Black Allied Law Students Association celebrates 50th anniversary

As a bright winter moon illuminated the Rosenthal Pavilion on February 2, the Black Allied Law Students Association (BALSA) celebrated the 50th anniversary of its founding with a gala event. BALSA, established at the Law School in 1968, has spread beyond NYU to become a national student-run group, the National Black Law Student Association (NBLSA).

Dean Trevor Morrison announced that the law school will install a plaque commemorating BALSA’s founding outside Golding Lounge, and thanked BALSA’s founders for “their amazing vision.” Recognized at the event were Algernon Johnson “AJ” Cooper, Jr. '69, a former partner at Washington, D.C.’s Ginsburg, Feldman and Bress, and Robert Holmes '69, former executive vice president of Sony Pictures Entertainment’s music group.

Algernon "AJ" Cooper '69
Also recognized were Professor Paulette Caldwell; Lisa Marie Boykin '95, senior vice president of business and legal affairs at Annapurna Pictures in Los Angeles; and community organizer and attorney Chigozie Onyema '11, general counsel and director of development of the Newark Parking Authority.

Paulette Caldwell and Lisa Marie Boykin at the BALSA 50th Anniversary event
Paulette Caldwell (left) and Lisa Marie Boykin '95
With more than 100 members today, NYU’s BALSA sponsors networking, support and enrichment activities and performs service, such as a recent volunteering trip for 1Ls in Ghana during winter recess.

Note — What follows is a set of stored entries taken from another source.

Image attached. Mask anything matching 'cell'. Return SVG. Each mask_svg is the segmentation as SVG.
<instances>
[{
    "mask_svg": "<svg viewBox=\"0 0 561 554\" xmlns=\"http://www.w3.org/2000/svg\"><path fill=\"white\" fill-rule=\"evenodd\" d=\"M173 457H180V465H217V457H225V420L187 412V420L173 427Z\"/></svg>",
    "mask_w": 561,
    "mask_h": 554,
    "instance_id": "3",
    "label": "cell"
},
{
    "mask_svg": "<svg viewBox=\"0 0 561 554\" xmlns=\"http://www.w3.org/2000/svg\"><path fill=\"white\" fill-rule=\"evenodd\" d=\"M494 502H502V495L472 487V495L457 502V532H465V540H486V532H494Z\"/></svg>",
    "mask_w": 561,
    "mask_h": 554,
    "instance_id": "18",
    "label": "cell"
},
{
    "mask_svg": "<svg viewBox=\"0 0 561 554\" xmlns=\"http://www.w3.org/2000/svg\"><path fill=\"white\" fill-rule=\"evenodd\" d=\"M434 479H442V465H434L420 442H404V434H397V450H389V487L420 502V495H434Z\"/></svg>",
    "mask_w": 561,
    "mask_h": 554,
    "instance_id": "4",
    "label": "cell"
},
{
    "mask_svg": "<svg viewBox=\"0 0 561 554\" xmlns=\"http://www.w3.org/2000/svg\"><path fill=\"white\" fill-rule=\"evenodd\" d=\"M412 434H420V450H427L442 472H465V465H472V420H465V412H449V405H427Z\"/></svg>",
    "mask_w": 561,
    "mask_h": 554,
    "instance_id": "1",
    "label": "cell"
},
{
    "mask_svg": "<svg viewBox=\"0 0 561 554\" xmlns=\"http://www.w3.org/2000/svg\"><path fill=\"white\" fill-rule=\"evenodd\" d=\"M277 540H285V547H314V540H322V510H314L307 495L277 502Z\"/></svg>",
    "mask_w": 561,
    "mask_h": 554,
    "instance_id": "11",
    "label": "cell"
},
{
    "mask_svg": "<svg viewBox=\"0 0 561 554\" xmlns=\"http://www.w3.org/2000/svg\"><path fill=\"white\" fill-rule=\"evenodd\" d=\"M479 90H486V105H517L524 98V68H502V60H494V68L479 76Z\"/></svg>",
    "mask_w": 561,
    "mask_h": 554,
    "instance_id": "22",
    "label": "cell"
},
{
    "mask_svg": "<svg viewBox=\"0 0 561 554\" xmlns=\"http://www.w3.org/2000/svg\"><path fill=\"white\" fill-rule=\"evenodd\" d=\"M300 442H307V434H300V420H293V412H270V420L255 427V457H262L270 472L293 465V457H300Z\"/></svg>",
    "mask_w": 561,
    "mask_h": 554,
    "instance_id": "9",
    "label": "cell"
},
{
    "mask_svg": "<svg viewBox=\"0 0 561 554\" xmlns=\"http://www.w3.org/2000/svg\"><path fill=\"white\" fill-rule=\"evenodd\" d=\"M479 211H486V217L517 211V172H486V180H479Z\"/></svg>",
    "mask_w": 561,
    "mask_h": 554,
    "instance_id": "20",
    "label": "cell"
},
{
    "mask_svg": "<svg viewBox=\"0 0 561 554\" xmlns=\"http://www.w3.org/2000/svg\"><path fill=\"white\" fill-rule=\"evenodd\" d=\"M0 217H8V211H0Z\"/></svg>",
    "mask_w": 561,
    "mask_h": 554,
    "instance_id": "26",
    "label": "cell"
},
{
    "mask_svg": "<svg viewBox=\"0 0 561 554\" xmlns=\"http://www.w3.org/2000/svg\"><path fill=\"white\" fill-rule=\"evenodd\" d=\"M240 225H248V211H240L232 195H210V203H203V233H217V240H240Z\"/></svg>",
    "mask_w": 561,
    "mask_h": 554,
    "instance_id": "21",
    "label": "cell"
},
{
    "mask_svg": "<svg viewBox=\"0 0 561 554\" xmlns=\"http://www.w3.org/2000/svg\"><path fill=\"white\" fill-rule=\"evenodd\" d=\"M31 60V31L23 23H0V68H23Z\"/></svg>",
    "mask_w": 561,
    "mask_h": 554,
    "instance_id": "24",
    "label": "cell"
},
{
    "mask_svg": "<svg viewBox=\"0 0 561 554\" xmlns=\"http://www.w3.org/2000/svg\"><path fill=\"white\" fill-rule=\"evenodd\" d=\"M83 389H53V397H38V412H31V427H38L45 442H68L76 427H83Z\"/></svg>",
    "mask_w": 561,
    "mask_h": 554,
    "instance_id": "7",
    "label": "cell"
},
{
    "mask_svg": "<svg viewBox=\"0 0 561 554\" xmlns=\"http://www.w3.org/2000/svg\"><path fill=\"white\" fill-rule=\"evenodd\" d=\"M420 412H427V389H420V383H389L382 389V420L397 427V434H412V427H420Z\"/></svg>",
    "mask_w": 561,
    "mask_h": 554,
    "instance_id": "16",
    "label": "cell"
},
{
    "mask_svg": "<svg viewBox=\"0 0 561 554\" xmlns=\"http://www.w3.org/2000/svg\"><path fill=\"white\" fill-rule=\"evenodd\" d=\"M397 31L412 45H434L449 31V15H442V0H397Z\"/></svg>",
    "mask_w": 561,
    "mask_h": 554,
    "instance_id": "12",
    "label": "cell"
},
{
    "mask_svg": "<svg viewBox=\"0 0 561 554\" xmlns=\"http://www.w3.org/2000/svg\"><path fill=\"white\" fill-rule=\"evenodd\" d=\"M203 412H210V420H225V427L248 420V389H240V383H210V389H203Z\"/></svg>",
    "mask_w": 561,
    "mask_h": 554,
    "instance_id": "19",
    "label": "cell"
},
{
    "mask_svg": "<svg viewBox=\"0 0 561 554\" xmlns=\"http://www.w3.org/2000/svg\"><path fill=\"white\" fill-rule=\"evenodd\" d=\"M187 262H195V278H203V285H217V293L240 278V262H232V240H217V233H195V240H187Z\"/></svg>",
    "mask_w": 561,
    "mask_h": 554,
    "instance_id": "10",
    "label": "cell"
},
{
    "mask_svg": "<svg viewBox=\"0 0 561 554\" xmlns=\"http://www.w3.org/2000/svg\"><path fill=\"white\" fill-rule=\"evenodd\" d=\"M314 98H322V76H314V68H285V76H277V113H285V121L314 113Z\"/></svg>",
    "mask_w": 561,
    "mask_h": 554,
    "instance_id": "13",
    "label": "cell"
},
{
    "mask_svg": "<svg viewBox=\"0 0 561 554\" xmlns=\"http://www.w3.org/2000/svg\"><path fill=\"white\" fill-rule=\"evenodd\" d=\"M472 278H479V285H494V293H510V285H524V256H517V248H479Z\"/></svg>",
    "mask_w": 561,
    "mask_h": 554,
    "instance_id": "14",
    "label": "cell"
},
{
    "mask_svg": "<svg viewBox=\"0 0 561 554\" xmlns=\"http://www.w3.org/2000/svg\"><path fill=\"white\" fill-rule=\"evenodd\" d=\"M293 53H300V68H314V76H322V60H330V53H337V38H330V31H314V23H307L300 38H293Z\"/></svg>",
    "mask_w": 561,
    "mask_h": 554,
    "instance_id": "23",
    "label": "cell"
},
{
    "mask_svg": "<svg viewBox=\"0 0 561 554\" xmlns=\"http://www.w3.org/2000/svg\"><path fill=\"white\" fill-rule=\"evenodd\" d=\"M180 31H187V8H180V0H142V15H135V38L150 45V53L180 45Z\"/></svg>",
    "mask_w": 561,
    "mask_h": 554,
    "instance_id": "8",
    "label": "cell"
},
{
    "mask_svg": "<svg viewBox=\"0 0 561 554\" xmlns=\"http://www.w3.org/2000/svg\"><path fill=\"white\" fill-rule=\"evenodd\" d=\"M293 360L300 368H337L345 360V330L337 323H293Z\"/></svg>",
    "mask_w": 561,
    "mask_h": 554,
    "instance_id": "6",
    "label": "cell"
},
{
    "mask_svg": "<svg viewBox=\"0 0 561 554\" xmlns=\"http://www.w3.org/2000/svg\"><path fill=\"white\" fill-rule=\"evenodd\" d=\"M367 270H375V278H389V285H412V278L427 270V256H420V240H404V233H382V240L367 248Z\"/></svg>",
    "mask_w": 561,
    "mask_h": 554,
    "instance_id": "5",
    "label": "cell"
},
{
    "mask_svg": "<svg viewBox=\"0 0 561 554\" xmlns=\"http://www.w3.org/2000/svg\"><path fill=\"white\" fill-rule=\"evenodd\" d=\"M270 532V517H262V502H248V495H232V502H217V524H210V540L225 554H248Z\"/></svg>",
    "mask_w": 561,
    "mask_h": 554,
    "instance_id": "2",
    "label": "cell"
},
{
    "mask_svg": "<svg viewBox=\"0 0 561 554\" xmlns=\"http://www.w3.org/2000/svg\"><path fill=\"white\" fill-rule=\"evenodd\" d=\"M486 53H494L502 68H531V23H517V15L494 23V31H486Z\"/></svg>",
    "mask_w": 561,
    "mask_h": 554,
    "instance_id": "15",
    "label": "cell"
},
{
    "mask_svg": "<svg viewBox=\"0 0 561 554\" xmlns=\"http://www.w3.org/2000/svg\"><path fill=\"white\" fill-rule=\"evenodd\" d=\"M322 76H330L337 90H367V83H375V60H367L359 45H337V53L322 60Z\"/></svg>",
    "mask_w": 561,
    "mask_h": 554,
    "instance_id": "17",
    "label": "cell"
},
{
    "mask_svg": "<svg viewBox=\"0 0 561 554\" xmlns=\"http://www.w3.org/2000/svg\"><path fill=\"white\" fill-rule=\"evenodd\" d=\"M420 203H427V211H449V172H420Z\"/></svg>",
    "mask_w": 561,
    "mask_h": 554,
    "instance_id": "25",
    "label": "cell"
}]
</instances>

The organization also sends teams to NBLSA’s Frederick Douglass moot court, trial court competition, and international negotiations competitions, and sponsors other community-based activities and efforts aimed at increasing the diversity of law school students, staff and faculty.

In his remarks at the gala, Cooper recalled being one of a handful of black American students at the University of Notre Dame, where he was an undergraduate, and at NYU Law. Determined to increase the numbers, he said, he incorporated BALSA with the aim of creating a “bridge over troubled waters” where black students could support each other. Second and third chapters followed soon after at Columbia University and Howard University, respectively. NBLSA now has more than 200 chapters in the United States and Puerto Rico.

Cooper, whose career included serving as mayor of Prichard, Alabama and as chief of staff and tax counsel to then-congressman Harold Ford Sr., noted that while the nation, the legal profession and the law school have made strides in racial equality over the years, there’s still much to be done.

Chigozie Oyema speaking at the BALSA 50th Anniversary event
Chigozie Onyema '11
“Right now, the most segregated time in America, aside from church on Sunday, is at partnership meetings in major law firms,” he said, referencing Martin Luther King’s comment about segregated worship in the United States in the 1960’s.

Onyema’s remarks met with a standing ovation, as he addressed recent equal rights rollbacks in the US. “As we engage in the important work of the Third Reconstruction, we must use every tool at our disposal,” he said. “Let’s discover our mission and never betray it. Victory is ours if we fight for it.”

Holmes and event cochairs Micah Desaire ’19 and Ellen Gong ’18 presented three high school seniors, Jorge Morales, Erika Castillo, and Jordan Allbrooks, with $3,500 BALSA Legends scholarships, which were funded with support from Holmes.